Stored records:
§ §
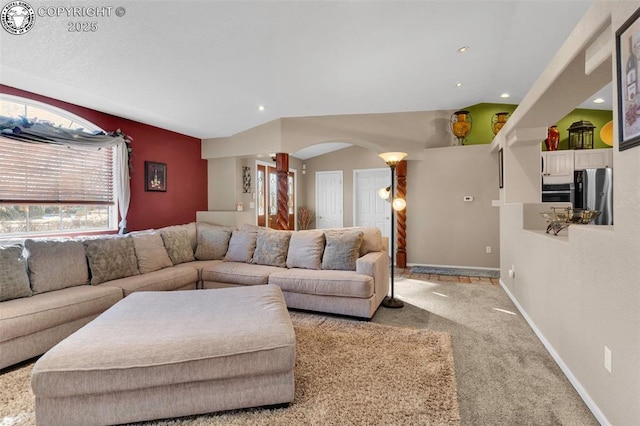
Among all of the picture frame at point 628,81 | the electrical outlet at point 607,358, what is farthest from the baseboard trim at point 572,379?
the picture frame at point 628,81

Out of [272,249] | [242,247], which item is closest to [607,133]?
[272,249]

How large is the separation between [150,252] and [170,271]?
0.35 metres

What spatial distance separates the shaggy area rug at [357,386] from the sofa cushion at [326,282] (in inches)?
18.2

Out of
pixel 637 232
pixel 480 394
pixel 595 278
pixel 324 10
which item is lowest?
pixel 480 394

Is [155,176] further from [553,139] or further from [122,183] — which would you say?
[553,139]

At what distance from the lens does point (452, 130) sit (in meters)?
5.86

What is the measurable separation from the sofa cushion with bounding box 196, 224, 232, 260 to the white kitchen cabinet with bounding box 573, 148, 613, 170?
5.64 metres

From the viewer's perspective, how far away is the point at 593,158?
5.03 m

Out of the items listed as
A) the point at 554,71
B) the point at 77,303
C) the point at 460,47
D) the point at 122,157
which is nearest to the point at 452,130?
the point at 460,47

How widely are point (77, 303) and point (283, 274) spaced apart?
6.11ft

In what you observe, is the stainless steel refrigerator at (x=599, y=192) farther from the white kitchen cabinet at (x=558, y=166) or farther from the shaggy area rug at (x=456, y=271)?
the shaggy area rug at (x=456, y=271)

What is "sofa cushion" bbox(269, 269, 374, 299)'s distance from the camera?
319cm

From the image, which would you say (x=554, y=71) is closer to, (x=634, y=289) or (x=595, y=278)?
(x=595, y=278)

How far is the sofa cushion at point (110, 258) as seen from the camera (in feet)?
10.3
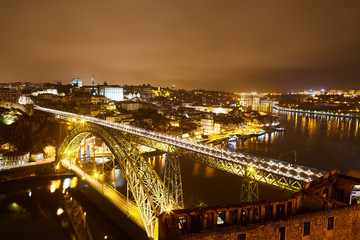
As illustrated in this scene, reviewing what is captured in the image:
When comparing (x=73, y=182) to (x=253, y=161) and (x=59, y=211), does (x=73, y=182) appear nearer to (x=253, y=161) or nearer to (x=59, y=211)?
(x=59, y=211)

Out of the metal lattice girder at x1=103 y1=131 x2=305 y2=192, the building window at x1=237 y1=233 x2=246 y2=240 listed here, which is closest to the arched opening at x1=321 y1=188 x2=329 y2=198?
the metal lattice girder at x1=103 y1=131 x2=305 y2=192

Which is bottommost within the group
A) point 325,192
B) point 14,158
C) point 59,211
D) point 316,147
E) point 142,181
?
point 59,211

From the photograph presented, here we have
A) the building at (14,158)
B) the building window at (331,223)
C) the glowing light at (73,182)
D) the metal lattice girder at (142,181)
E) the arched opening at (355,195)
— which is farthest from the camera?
the building at (14,158)

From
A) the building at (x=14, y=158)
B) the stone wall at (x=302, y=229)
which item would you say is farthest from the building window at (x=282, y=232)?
the building at (x=14, y=158)

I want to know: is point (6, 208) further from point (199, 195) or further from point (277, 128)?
point (277, 128)

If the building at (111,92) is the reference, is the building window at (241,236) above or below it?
below

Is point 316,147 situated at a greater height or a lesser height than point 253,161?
lesser

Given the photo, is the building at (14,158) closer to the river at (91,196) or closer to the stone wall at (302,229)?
the river at (91,196)

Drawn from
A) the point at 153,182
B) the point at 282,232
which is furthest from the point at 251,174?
the point at 282,232
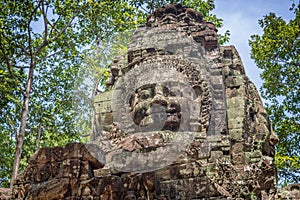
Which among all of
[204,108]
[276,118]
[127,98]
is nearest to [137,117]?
[127,98]

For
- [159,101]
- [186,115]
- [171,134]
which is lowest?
[171,134]

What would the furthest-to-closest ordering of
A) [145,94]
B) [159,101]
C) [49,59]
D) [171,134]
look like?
[49,59]
[145,94]
[159,101]
[171,134]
§ §
**What is being asked:** Copy the entries above faithfully and omit every image.

**Response:**
Among all of the picture frame at point 628,81 | the electrical outlet at point 607,358, what is farthest from the baseboard trim at point 572,379?
the picture frame at point 628,81

Out of [272,249] | [242,247], which item is closest to [607,133]?
[272,249]

How large is the separation between [150,252] and [170,271]?
0.35 metres

What spatial distance separates the shaggy area rug at [357,386] from the sofa cushion at [326,282] (in inches)?
18.2

Out of
pixel 637 232
pixel 480 394
pixel 595 278
pixel 324 10
which item is lowest?
pixel 480 394

Is [155,176] further from [553,139] or further from [122,183] — which would you say?
[553,139]

At what distance from the lens does point (452, 130) sit (in meters)?
5.86

What is the measurable separation from the sofa cushion with bounding box 196, 224, 232, 260 to the white kitchen cabinet with bounding box 573, 148, 613, 170?
5.64 metres

From the viewer's perspective, how far away is the point at 593,158?
5.03 m

Out of the items listed as
A) the point at 554,71
B) the point at 77,303
C) the point at 460,47
D) the point at 122,157
which is nearest to the point at 452,130?
the point at 460,47

How widely are point (77, 303) and point (283, 274) spaced apart?
6.11ft

In what you observe, is the stainless steel refrigerator at (x=599, y=192) farther from the white kitchen cabinet at (x=558, y=166) or farther from the shaggy area rug at (x=456, y=271)?
the shaggy area rug at (x=456, y=271)

What is "sofa cushion" bbox(269, 269, 374, 299)'s distance from the camera?
319cm

From the image, which would you say (x=554, y=71) is closer to, (x=634, y=289) or (x=595, y=278)?
(x=595, y=278)

How far is the sofa cushion at point (110, 258) as seen from the camera (in feet)?
10.3
As illustrated in this scene, reviewing what is captured in the image:
When comparing (x=73, y=182) to (x=253, y=161) and (x=59, y=211), does (x=73, y=182) appear nearer to (x=253, y=161) or nearer to (x=59, y=211)?
(x=59, y=211)

Out of the metal lattice girder at x1=103 y1=131 x2=305 y2=192, the building window at x1=237 y1=233 x2=246 y2=240 listed here, which is closest to the arched opening at x1=321 y1=188 x2=329 y2=198?
the metal lattice girder at x1=103 y1=131 x2=305 y2=192

Which is bottommost within the group
A) point 325,192
B) point 14,158
C) point 59,211
D) point 316,147
E) point 142,181
?
point 59,211

From the photograph presented, here we have
A) the building at (14,158)
B) the building window at (331,223)
C) the glowing light at (73,182)
D) the metal lattice girder at (142,181)
E) the arched opening at (355,195)
— which is farthest from the camera?
the building at (14,158)

From
A) the building at (x=14, y=158)
B) the stone wall at (x=302, y=229)
which item would you say is farthest from the building window at (x=282, y=232)?
the building at (x=14, y=158)

I want to know: is point (6, 208) further from point (199, 195) or further from point (277, 128)?
point (277, 128)

If the building at (111,92) is the reference, is the building window at (241,236) above or below it?
below

Is point 316,147 situated at a greater height or a lesser height than point 253,161?
lesser

Given the photo, is the building at (14,158) closer to the river at (91,196) or closer to the stone wall at (302,229)?
the river at (91,196)

Drawn from
A) the point at 153,182
B) the point at 282,232
which is furthest from the point at 251,174?
the point at 282,232
Which among all of
[204,108]
[276,118]
[127,98]
is nearest to [137,117]?
[127,98]

For
- [159,101]
- [186,115]
- [171,134]
which is lowest?
[171,134]

What would the furthest-to-closest ordering of
A) [145,94]
B) [159,101]
C) [49,59]
D) [171,134]
look like?
[49,59]
[145,94]
[159,101]
[171,134]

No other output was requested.